Sklearn's splitter class must be modified in order to perform oblique splits. These modifications live in _oblique_splitter.pyx.
- Modify splitRecord struct in _oblique_splitter.pxd to hold a projection vector (DTYPE_t*). The projection vector is the best linear combination of features to split on, and needs to be returned to the tree.
- Add a sample_proj_mat function to the splitter (and modify the API in the pxd file). This function will sample the projection matrix for any tree that applies a transformation to the data at each node, such as SPORF, MORF, etc. This function needs to be written in a no-gil context, so no external python libraries can be used.
- Modify the init and node_reset functions to initialize and reset the projection matrix for each split. This will need to be done using C type arrays (DTYPE_t**) that are malloc'd and freed, as the rest of the splitter functions are done from a no-gil context.
- Modify the node_split function to perform an oblique split. This is done by sampling the projection matrix by calling sample_proj_mat, and then searching for the projection vector to split on. This can reuse much of the code in sklearn's BestSplitter node_split function.
Currently, an implementation of SPORF's splitter exists that builds successfully. Unit tests need to be added to make sure it works correctly.
Sklearn's builder class must be modified to build an oblique tree. Fortunately, most of the existing code can be leveraged to do this.
- Inherit from the TreeBuilder class and follow DepthFirstTreeBuilder's code structure. Only differences are using an ObliqueSplitter, an ObliqueTree, and an ObliqueSplitRecord. The add_node function needs an extra parameter for the projection vector.
An implementation that builds exists, but it needs to be tested.
Sklearn's base tree must be modified to make it oblique. Most of the code can again be reused, but changes need to happen to the add_node and predict function. Memory management is also a major issue to deal with.

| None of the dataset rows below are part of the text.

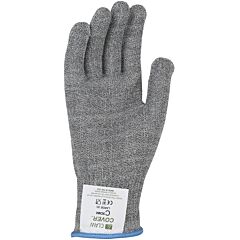 Worldwide Protective Products 10-C5Gycmx2 10G Claw Cover, Ansi A6, 21-Cfr, Thermal Liner, Gray, Size Small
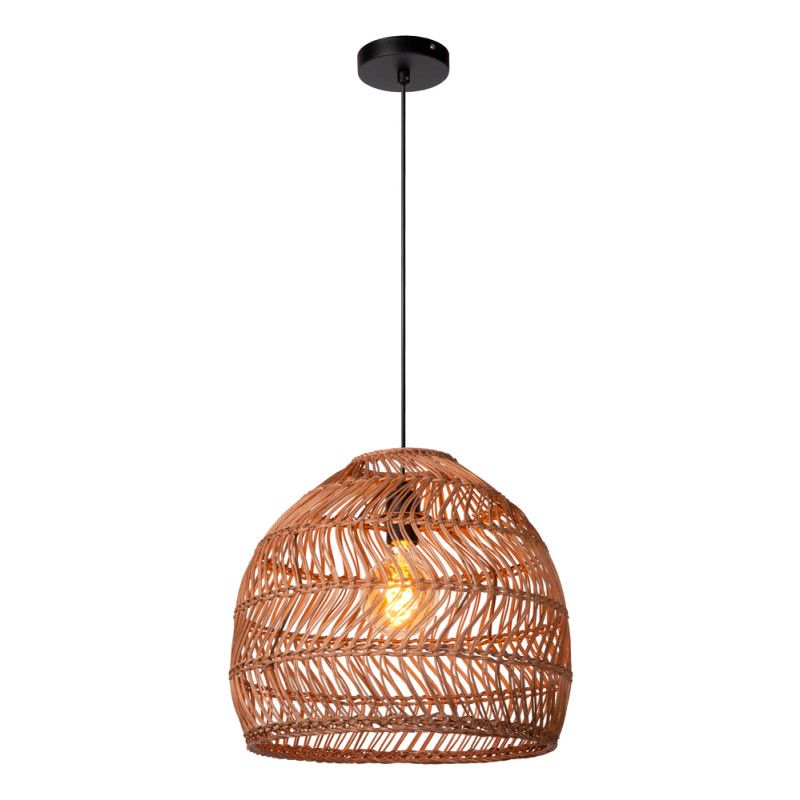 Suspension Moloko naturelle Ø 40 cm E27 40 W LUCIDE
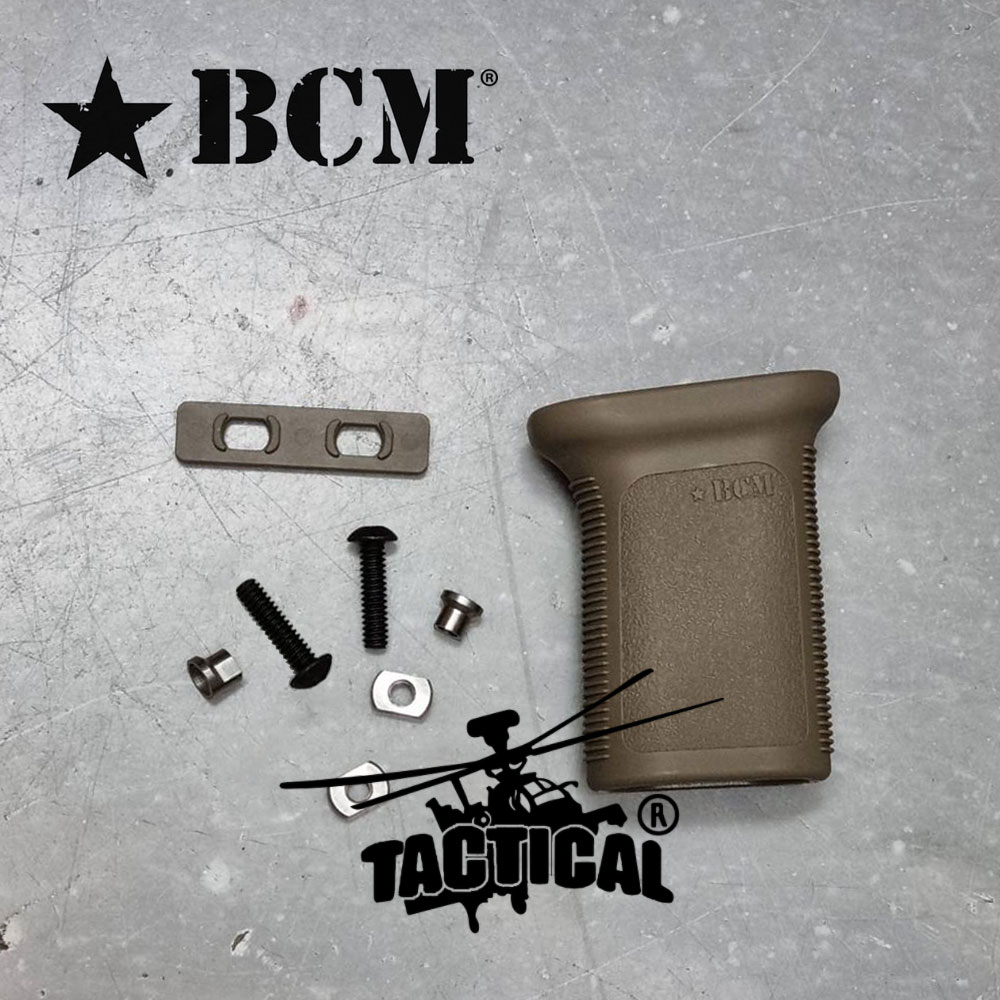 กริปมือหน้า BCM (M-Lok / KeyMod)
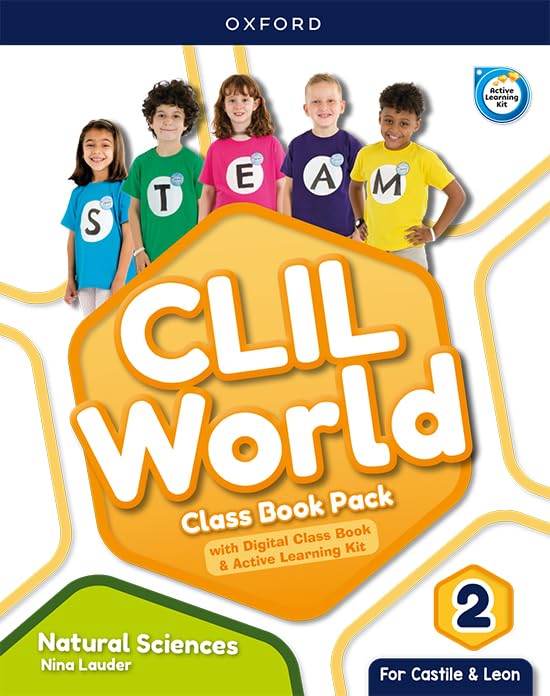 Libro: CLIL World Natural Sciences 2. Class Book (Castile & Leon)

- The oblique tree will need to store a projection vector for each node. Therefore, memory must be dynamically allocated for a 2D DTYPE_t array (indexed by node id) to store the projection vectors. This means that the resize function needs to be modified to allocate memory, and the dealloc function needs to be modified to free memory.
- The add_node function needs to be modified to copy over the contents of the projection vector from the ObliqueSplitRecord to the new array.
- The predict function needs to be modified to apply the appropriate projection vector at each node to the data.
The above changes have been implemented, but it needs to be debugged. Memory issues such as double-free do exist, so we need unit tests to ensure we are doing things correctly.